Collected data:
□ □ □ □ □

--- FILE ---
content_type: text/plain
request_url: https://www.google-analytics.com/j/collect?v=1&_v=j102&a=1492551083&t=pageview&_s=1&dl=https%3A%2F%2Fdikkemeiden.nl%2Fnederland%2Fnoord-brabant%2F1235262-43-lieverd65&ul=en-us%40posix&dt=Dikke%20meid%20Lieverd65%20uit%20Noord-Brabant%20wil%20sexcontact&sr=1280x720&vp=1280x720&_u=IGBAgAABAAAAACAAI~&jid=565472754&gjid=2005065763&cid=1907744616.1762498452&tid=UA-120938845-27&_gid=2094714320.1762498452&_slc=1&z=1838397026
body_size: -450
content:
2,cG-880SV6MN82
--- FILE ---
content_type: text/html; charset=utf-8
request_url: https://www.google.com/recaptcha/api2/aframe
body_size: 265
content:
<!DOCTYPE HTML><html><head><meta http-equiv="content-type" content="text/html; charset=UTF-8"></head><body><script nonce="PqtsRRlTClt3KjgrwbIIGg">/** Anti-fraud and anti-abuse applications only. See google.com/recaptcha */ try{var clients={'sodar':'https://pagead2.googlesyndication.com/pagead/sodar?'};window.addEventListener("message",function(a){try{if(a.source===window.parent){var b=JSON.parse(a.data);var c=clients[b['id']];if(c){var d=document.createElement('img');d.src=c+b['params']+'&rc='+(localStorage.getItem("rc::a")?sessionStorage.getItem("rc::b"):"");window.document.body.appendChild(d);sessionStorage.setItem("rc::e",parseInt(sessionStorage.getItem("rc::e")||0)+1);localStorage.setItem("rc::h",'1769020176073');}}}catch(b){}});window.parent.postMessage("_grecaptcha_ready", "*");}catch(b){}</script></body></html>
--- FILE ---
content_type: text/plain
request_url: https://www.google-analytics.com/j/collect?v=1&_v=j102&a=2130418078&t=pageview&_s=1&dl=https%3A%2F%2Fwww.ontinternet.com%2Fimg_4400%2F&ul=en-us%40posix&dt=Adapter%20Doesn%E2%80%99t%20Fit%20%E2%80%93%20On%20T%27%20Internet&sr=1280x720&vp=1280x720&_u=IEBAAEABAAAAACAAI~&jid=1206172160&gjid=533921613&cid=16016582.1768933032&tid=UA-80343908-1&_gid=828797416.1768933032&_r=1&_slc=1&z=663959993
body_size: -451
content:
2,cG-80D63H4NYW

□ □ □ □ □

(DIRECTIONS FOR THIS TASK) The answer consists of the lines above that include the word "https", each copied exactly.

(FINISHED TASK)
request_url: https://www.google-analytics.com/j/collect?v=1&_v=j102&a=1492551083&t=pageview&_s=1&dl=https%3A%2F%2Fdikkemeiden.nl%2Fnederland%2Fnoord-brabant%2F1235262-43-lieverd65&ul=en-us%40posix&dt=Dikke%20meid%20Lieverd65%20uit%20Noord-Brabant%20wil%20sexcontact&sr=1280x720&vp=1280x720&_u=IGBAgAABAAAAACAAI~&jid=565472754&gjid=2005065763&cid=1907744616.1762498452&tid=UA-120938845-27&_gid=2094714320.1762498452&_slc=1&z=1838397026
request_url: https://www.google.com/recaptcha/api2/aframe
<!DOCTYPE HTML><html><head><meta http-equiv="content-type" content="text/html; charset=UTF-8"></head><body><script nonce="PqtsRRlTClt3KjgrwbIIGg">/** Anti-fraud and anti-abuse applications only. See google.com/recaptcha */ try{var clients={'sodar':'https://pagead2.googlesyndication.com/pagead/sodar?'};window.addEventListener("message",function(a){try{if(a.source===window.parent){var b=JSON.parse(a.data);var c=clients[b['id']];if(c){var d=document.createElement('img');d.src=c+b['params']+'&rc='+(localStorage.getItem("rc::a")?sessionStorage.getItem("rc::b"):"");window.document.body.appendChild(d);sessionStorage.setItem("rc::e",parseInt(sessionStorage.getItem("rc::e")||0)+1);localStorage.setItem("rc::h",'1769020176073');}}}catch(b){}});window.parent.postMessage("_grecaptcha_ready", "*");}catch(b){}</script></body></html>
request_url: https://www.google-analytics.com/j/collect?v=1&_v=j102&a=2130418078&t=pageview&_s=1&dl=https%3A%2F%2Fwww.ontinternet.com%2Fimg_4400%2F&ul=en-us%40posix&dt=Adapter%20Doesn%E2%80%99t%20Fit%20%E2%80%93%20On%20T%27%20Internet&sr=1280x720&vp=1280x720&_u=IEBAAEABAAAAACAAI~&jid=1206172160&gjid=533921613&cid=16016582.1768933032&tid=UA-80343908-1&_gid=828797416.1768933032&_r=1&_slc=1&z=663959993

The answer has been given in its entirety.